Supplied data:
* Begin *

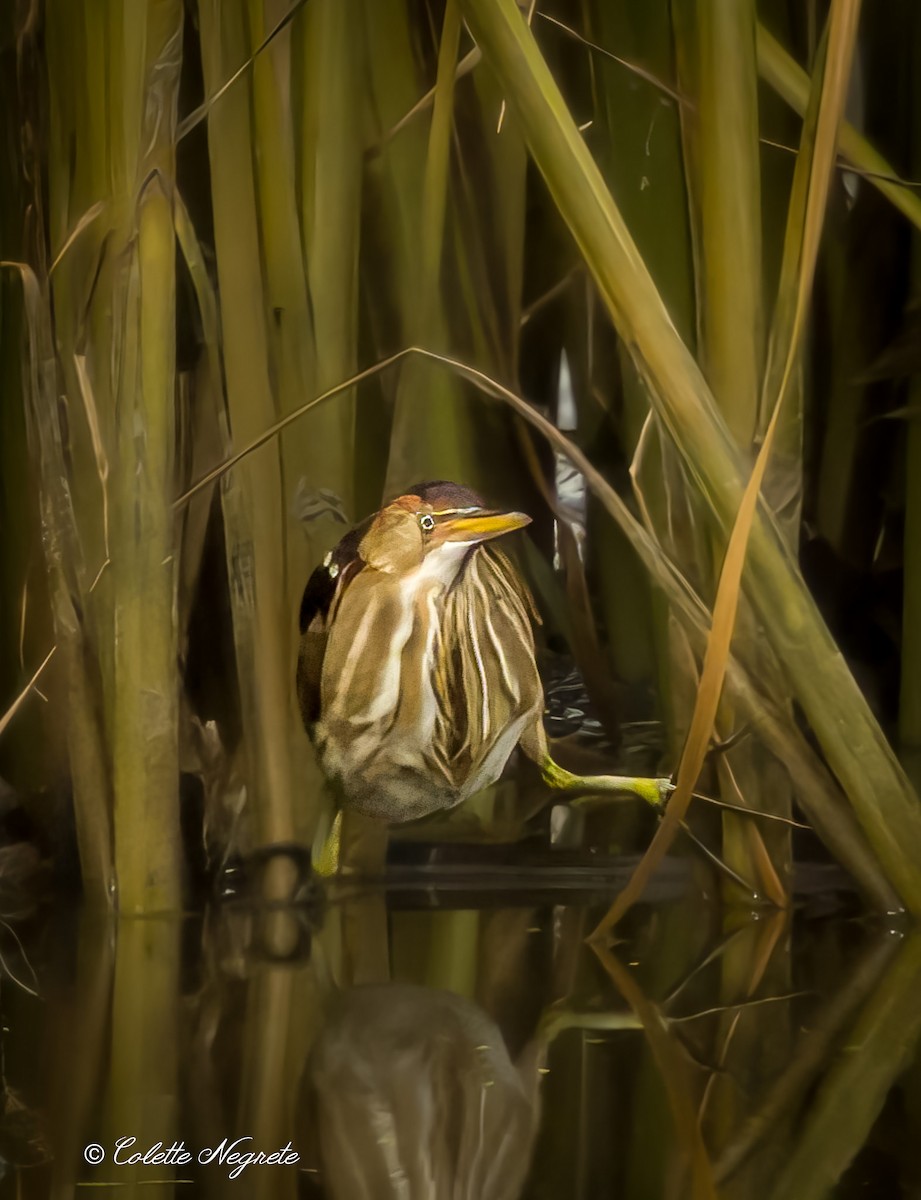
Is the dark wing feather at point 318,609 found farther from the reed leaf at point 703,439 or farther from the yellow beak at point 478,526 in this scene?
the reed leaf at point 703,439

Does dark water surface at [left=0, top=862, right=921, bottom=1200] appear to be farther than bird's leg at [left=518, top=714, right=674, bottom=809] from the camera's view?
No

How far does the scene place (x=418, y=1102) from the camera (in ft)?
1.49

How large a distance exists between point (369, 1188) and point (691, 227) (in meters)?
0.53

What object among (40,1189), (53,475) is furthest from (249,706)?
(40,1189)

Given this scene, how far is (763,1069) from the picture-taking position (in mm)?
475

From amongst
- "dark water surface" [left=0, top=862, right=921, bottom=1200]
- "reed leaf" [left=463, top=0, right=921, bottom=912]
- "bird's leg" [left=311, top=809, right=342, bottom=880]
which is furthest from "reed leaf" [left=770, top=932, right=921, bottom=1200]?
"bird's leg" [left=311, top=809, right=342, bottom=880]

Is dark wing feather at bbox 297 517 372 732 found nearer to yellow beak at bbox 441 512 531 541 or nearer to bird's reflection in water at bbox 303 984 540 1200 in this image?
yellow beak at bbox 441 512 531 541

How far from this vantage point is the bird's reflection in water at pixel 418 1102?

* End *
* Begin *

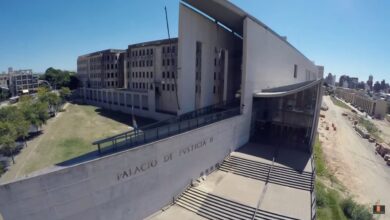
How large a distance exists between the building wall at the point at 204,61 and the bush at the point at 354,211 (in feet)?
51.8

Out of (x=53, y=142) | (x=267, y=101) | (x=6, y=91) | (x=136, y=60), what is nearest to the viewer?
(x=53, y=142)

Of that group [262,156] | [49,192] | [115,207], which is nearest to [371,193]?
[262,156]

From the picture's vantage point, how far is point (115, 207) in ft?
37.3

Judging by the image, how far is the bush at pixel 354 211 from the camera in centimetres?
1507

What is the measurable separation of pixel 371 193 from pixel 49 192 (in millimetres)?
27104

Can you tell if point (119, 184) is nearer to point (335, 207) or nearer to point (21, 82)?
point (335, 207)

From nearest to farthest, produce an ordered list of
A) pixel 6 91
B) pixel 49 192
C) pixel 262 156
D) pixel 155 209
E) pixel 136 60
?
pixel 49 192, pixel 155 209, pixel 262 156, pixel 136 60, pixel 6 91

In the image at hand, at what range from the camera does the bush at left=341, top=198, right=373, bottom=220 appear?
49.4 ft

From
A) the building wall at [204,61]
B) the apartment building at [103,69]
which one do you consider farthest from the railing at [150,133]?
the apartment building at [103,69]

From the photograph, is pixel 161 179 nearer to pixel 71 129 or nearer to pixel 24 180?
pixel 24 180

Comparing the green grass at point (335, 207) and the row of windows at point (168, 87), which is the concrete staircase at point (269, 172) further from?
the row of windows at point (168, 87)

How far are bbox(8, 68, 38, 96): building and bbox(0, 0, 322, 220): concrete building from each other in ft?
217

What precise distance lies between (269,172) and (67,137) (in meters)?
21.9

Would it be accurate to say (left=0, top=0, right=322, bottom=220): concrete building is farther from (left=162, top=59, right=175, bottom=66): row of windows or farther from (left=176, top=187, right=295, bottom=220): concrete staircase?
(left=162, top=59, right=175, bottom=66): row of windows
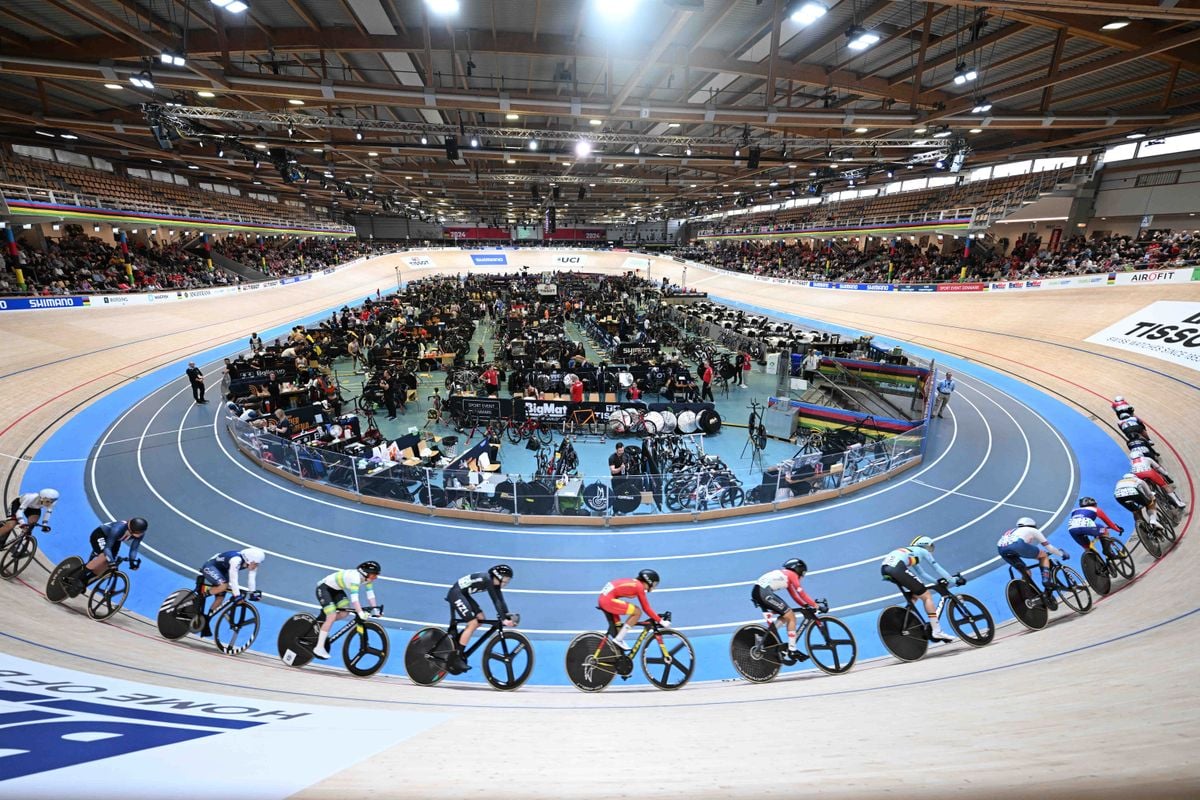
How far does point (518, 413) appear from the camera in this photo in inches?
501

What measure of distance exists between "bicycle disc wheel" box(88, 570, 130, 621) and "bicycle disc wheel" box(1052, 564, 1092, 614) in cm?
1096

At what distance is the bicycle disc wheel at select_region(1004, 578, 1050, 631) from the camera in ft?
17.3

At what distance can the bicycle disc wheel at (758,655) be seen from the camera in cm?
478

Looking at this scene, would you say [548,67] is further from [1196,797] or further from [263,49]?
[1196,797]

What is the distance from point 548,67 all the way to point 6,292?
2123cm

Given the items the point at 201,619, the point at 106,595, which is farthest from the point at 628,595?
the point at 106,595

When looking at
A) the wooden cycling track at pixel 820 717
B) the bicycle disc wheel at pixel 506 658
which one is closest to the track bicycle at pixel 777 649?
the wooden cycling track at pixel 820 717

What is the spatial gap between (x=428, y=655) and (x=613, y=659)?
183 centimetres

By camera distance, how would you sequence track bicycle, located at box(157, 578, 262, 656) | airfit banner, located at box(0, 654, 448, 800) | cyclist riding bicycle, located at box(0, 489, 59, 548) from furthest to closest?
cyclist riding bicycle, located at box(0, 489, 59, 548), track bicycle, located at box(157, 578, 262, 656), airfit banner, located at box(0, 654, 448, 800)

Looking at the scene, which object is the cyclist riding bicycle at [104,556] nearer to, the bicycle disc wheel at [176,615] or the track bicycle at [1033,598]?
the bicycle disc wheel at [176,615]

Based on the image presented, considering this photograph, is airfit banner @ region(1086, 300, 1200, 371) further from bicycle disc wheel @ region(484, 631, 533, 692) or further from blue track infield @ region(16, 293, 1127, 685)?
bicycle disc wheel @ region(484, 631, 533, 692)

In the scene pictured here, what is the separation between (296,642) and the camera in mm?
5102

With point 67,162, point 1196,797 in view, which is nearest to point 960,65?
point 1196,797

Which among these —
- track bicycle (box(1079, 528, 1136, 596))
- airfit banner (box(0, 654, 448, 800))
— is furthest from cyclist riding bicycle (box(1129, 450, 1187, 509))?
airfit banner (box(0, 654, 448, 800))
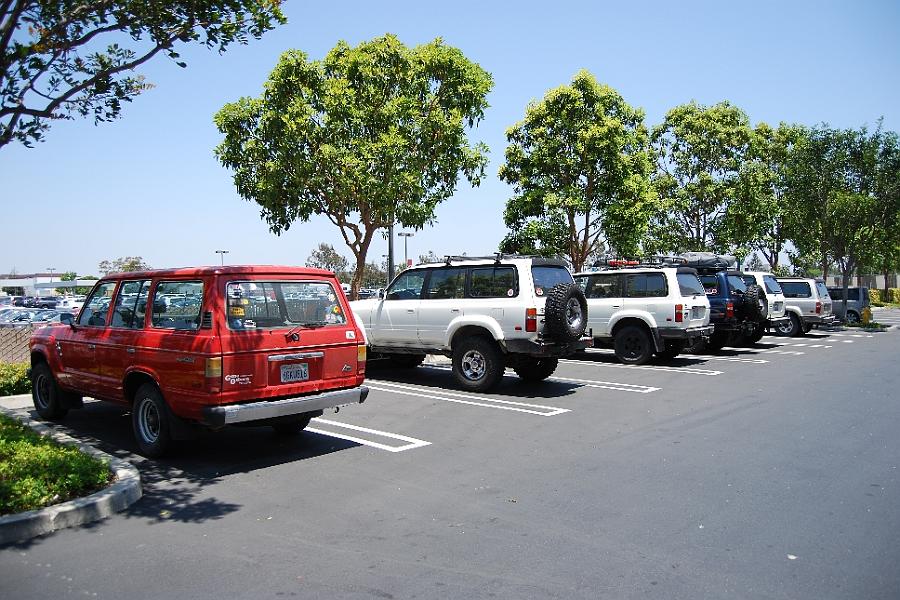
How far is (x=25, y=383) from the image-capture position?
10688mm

* End *

Task directions: Count the lines in the material above that contain the word "reflection", with case counting, and reply with only the number.

Task answer: 2